We Tested 6 AI Tools on Financial Data Accuracy

We gave 6 AI tools real financial data. Tome turned $2.1M into $21M. Kimi fabricated 78% of all numbers. Here's exactly what each tool did with your data.

We Tested 6 AI Tools on Financial Data Accuracy

We gave six AI presentation tools the same financial data. Specific numbers: starting ARR of $500K, ending ARR of $2.1M, TAM of $8.4B with a Gartner 2025 citation, ACV of $45, monthly churn of 12%, NPS of 72. We also included a detailed mortgage scenario with a $525,000 purchase price, a 30-year fixed rate at 6.75%, and a 15-year comparison.

Then we checked what the tools did with those numbers.

Tome output $21M for a $2.1M ending ARR. Same bug turned an $8.4B TAM into $84B. Gamma invented three competitors that don't exist and assigned them fabricated market caps. Kimi 2.5 fabricated approximately 47 of the 60 numbers in its final deck. LayerProof dropped the mortgage prompt entirely, in both test runs.

The tools we tested: Gamma, Beautiful.ai, Tome, Canva Magic Studio, Kimi 2.5, and LayerProof.

None handled both test scenarios without errors. Every single one invented at least some numbers. The differences are in the type of failure, how detectable it is, and how dangerous it looks in a finished presentation.

The test setup

Two scenarios. First: a SaaS investor pitch with a specific metric set. Starting ARR $500K, ending ARR $2.1M over 18 months, YoY growth 340%, ACV $45, monthly churn 12%, NPS 72, TAM $8.4B citing Gartner 2025.

Second: a mortgage scenario. Purchase price $525,000, 15% down, 30-year fixed at 6.75%, $4,200/year property tax, $1,800/year homeowner's insurance, PMI at 0.55% annually. Monthly PITI, amortization at years 5, 10, 15, and 30, total interest over the loan life, and a 15-year fixed comparison at 5.95%.

Two testers ran each tool and recorded results in a shared tracker. Every output number was checked against the inputs. Fabricated figures were flagged regardless of whether they sounded plausible.

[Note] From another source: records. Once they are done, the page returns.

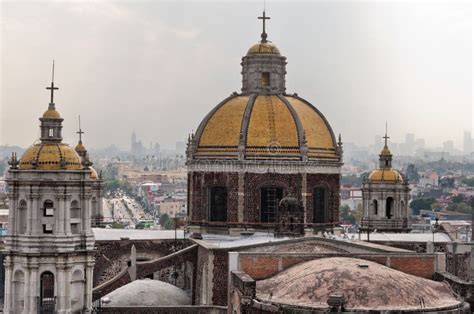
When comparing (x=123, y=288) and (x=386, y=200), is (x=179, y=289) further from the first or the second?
(x=386, y=200)

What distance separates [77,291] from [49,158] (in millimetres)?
4648

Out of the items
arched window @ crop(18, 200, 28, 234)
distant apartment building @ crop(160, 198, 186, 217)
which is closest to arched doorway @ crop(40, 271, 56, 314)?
arched window @ crop(18, 200, 28, 234)

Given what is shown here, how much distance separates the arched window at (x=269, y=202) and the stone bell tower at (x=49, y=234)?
973 centimetres

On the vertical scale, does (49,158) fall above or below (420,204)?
above

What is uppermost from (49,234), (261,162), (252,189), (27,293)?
(261,162)

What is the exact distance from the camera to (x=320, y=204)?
→ 1885 inches

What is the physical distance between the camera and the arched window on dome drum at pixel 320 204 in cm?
4753

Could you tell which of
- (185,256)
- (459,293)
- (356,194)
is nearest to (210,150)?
(185,256)

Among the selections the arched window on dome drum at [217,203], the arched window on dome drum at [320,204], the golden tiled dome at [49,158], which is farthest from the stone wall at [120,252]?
the golden tiled dome at [49,158]

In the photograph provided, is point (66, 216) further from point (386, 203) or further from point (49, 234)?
point (386, 203)

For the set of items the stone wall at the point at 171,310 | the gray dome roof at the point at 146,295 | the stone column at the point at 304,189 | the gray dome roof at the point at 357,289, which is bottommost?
the stone wall at the point at 171,310

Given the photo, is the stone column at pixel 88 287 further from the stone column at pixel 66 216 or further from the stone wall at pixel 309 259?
the stone wall at pixel 309 259

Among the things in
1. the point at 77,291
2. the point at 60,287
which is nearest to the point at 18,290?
the point at 60,287

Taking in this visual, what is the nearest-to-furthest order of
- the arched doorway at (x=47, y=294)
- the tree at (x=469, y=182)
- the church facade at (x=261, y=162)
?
1. the arched doorway at (x=47, y=294)
2. the church facade at (x=261, y=162)
3. the tree at (x=469, y=182)
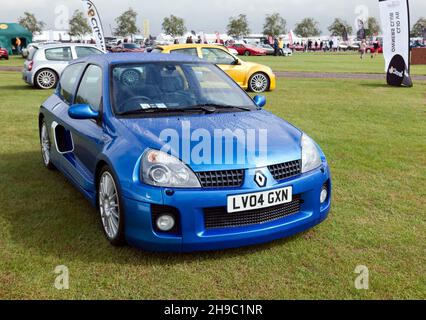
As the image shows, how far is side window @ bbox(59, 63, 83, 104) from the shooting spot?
4.98 metres

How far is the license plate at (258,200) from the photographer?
3.16 meters

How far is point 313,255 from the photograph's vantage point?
3.47m

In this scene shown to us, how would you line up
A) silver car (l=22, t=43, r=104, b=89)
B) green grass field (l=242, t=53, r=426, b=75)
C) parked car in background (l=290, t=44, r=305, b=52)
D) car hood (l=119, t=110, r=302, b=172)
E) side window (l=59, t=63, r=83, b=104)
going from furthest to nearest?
1. parked car in background (l=290, t=44, r=305, b=52)
2. green grass field (l=242, t=53, r=426, b=75)
3. silver car (l=22, t=43, r=104, b=89)
4. side window (l=59, t=63, r=83, b=104)
5. car hood (l=119, t=110, r=302, b=172)

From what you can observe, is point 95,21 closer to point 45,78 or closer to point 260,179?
point 45,78

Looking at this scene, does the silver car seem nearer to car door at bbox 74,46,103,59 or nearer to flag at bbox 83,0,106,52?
car door at bbox 74,46,103,59

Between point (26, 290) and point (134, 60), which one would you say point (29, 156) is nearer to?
point (134, 60)

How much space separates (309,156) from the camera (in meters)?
3.64

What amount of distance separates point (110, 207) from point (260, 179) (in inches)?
48.9

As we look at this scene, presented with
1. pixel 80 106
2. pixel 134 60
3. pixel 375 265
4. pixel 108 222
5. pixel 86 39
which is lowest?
pixel 375 265

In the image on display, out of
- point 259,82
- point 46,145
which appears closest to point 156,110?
point 46,145

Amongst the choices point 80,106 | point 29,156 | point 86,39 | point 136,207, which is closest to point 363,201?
point 136,207

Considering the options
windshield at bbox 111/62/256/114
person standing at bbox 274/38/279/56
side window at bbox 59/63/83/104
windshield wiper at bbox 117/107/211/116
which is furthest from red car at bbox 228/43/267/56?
windshield wiper at bbox 117/107/211/116

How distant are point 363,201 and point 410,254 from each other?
1181 millimetres

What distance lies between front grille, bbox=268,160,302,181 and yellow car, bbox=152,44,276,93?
10093 mm
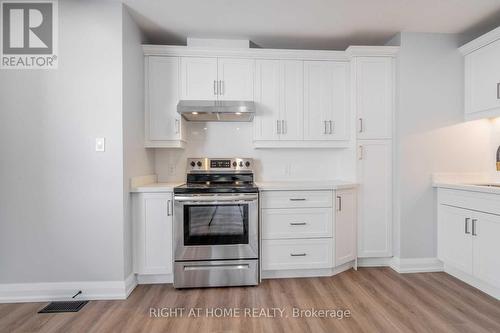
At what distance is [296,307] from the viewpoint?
6.86 feet

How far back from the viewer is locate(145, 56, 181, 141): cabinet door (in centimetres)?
277

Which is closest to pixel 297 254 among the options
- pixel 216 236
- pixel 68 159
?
pixel 216 236

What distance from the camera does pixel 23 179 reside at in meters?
2.20

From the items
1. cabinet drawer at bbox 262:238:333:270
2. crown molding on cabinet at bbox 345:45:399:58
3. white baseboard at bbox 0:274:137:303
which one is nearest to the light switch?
white baseboard at bbox 0:274:137:303

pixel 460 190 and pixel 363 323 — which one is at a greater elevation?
pixel 460 190

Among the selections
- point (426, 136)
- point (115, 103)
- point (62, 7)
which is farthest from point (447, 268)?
point (62, 7)

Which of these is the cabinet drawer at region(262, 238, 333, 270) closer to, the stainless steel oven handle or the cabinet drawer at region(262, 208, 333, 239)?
the cabinet drawer at region(262, 208, 333, 239)

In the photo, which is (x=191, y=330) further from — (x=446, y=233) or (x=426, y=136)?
(x=426, y=136)

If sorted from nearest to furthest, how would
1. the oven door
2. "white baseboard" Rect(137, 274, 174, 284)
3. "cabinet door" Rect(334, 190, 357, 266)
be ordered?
the oven door < "white baseboard" Rect(137, 274, 174, 284) < "cabinet door" Rect(334, 190, 357, 266)

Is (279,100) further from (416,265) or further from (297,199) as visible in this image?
(416,265)

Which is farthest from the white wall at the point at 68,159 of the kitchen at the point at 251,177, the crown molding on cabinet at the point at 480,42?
the crown molding on cabinet at the point at 480,42

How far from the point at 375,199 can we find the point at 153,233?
91.5 inches

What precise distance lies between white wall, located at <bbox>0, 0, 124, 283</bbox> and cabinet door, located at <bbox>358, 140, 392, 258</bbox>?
7.88 feet

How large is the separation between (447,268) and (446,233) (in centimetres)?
41
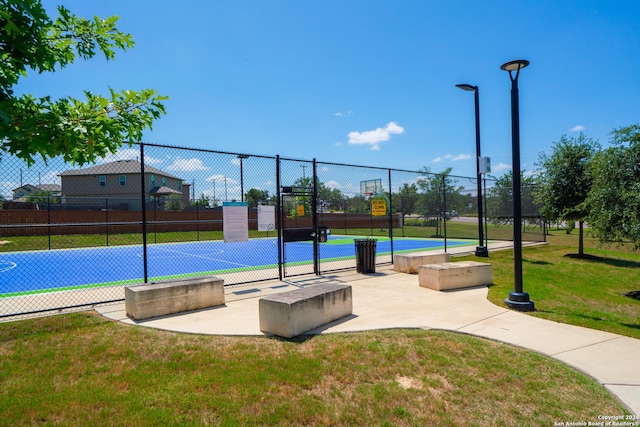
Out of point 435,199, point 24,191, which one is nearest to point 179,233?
point 24,191

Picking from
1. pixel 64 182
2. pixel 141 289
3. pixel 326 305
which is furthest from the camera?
pixel 64 182

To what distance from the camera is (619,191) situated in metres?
9.28

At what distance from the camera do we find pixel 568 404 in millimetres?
3309

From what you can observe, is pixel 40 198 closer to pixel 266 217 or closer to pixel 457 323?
pixel 266 217

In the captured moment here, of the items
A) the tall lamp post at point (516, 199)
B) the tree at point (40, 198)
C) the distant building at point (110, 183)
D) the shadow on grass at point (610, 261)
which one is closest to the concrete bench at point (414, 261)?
the tall lamp post at point (516, 199)

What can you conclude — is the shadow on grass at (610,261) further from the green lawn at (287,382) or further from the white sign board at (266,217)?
the white sign board at (266,217)

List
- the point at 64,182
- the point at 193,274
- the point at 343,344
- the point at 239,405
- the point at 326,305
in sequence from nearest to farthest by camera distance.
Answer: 1. the point at 239,405
2. the point at 343,344
3. the point at 326,305
4. the point at 193,274
5. the point at 64,182

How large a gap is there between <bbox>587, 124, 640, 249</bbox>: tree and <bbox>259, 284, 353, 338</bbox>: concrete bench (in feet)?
26.5

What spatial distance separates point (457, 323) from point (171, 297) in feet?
15.8

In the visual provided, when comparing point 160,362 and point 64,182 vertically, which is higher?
point 64,182

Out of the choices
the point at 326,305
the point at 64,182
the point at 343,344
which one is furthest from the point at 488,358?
the point at 64,182

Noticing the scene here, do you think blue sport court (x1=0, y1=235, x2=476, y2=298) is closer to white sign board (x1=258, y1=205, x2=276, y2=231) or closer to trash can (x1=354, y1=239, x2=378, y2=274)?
white sign board (x1=258, y1=205, x2=276, y2=231)

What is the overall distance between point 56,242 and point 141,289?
19583mm

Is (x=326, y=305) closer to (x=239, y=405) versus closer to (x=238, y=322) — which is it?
(x=238, y=322)
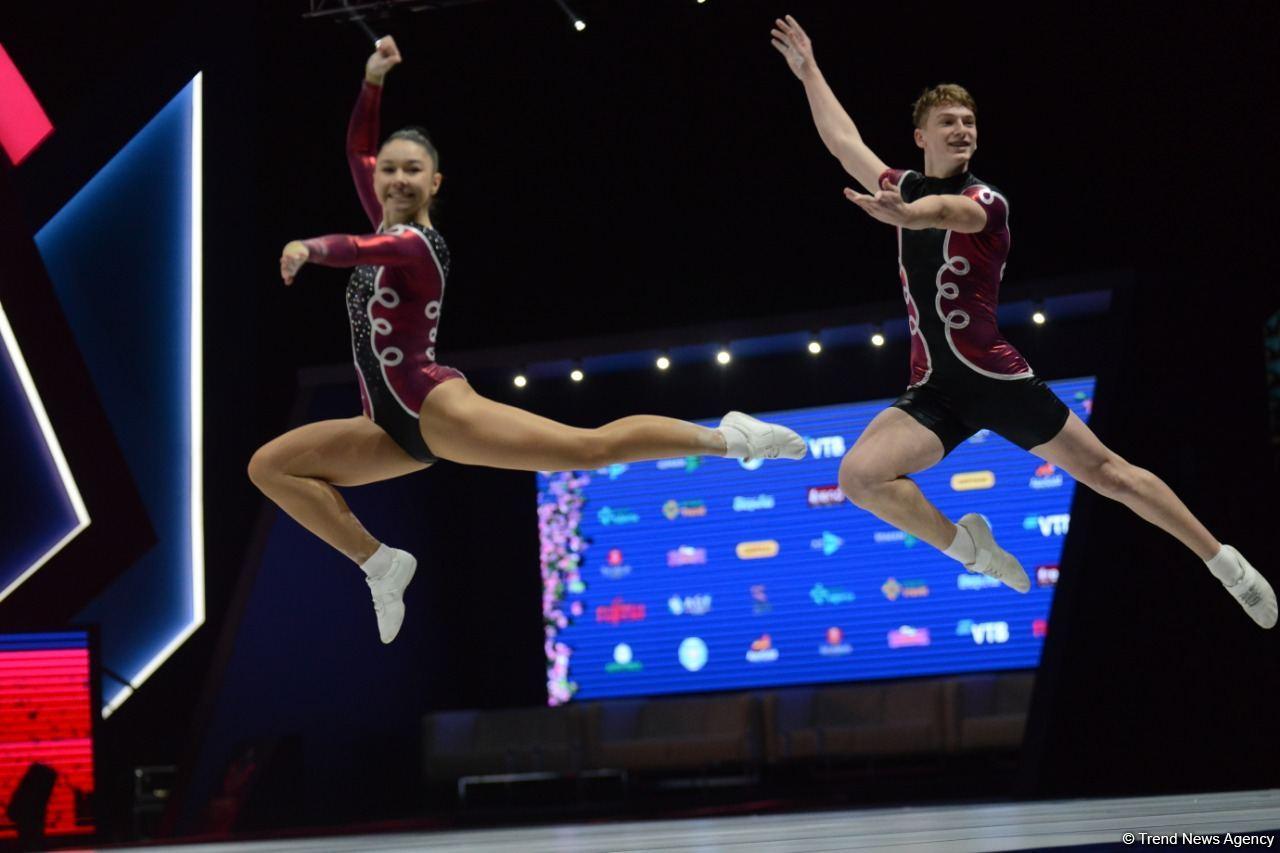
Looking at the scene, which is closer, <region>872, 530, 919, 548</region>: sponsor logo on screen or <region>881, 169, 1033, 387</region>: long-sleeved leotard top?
<region>881, 169, 1033, 387</region>: long-sleeved leotard top

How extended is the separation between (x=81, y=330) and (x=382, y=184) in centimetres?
663

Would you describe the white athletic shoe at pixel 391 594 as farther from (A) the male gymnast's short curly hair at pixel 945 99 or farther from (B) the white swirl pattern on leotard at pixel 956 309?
(A) the male gymnast's short curly hair at pixel 945 99

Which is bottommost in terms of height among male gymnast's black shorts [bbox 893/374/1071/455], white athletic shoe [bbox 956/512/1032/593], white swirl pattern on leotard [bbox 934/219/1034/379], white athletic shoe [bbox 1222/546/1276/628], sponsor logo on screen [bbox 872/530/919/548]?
white athletic shoe [bbox 1222/546/1276/628]

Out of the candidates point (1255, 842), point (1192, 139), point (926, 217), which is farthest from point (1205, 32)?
point (1255, 842)

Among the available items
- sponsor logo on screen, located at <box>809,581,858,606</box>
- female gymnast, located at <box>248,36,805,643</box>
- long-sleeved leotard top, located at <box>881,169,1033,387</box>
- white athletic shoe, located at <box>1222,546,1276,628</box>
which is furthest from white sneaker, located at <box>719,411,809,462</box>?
sponsor logo on screen, located at <box>809,581,858,606</box>

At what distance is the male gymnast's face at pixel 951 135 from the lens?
4.27 metres

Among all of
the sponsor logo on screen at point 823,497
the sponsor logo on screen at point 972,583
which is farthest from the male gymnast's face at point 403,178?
the sponsor logo on screen at point 972,583

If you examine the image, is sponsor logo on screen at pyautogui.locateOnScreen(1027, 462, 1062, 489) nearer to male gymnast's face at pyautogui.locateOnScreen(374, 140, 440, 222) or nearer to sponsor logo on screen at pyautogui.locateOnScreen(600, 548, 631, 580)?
sponsor logo on screen at pyautogui.locateOnScreen(600, 548, 631, 580)

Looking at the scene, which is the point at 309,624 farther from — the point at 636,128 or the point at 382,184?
the point at 382,184

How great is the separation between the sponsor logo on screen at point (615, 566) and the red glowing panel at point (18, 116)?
18.2ft

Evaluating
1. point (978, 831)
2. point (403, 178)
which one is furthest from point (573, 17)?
point (978, 831)

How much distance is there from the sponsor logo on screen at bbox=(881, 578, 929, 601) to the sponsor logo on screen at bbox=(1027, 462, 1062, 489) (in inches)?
47.7

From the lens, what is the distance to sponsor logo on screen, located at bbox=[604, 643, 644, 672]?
39.7ft

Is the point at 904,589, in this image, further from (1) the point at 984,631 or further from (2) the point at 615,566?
(2) the point at 615,566
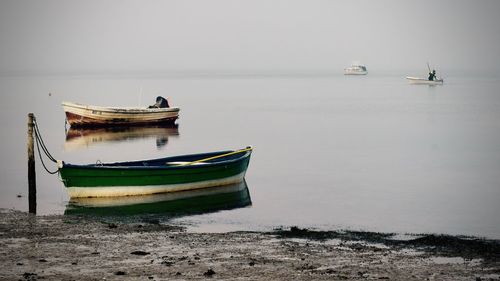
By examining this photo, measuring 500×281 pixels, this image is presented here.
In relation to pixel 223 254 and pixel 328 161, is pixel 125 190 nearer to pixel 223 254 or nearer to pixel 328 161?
pixel 223 254

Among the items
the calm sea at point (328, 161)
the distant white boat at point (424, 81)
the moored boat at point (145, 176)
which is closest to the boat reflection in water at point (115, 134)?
the calm sea at point (328, 161)

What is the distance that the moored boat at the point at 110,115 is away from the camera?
56906 mm

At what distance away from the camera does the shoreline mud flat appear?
620 inches

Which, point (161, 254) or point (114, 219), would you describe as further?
point (114, 219)

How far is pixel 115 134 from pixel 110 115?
61.6 inches

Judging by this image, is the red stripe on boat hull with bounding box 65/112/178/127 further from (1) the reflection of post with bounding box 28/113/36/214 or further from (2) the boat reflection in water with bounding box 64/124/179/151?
(1) the reflection of post with bounding box 28/113/36/214

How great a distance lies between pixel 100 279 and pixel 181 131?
47157 millimetres

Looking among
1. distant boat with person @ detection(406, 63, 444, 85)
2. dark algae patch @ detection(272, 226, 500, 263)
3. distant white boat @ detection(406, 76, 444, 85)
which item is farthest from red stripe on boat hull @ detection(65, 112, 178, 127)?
distant white boat @ detection(406, 76, 444, 85)

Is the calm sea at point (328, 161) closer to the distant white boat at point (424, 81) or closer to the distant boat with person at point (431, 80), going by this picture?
the distant boat with person at point (431, 80)

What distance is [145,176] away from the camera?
26.3 m

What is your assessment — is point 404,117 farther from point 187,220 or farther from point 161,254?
point 161,254

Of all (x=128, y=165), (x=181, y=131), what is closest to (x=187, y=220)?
(x=128, y=165)

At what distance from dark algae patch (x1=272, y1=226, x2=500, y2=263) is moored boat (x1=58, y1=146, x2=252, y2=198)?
20.9 ft

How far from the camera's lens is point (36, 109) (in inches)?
3499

What each tool did with the numbers

Gamma passed 7 of 9 SaaS input values. The one distortion: it changed $45 ACV to $45K without flagging the change, then added the phrase "demonstrates enterprise appeal" as if explaining the number it had just invented. On the competitor slide, it generated three companies. Acme Solutions Inc. with a $15B market cap. Global Systems Co. with $22B. Innovate Hub with $9B. None of these companies exist. All three market caps are fabricated.

Gamma.app slide showing fabricated competitor companies with invented market caps
Gamma.app slide showing fabricated competitor companies with invented market caps

The Gamma failure is easy to miss. Its hallucinations don't contradict each other within the deck. The fictional competitors appear on a clean slide with no indication that the data came from nowhere. If you don't search for the company names, the slide looks fine.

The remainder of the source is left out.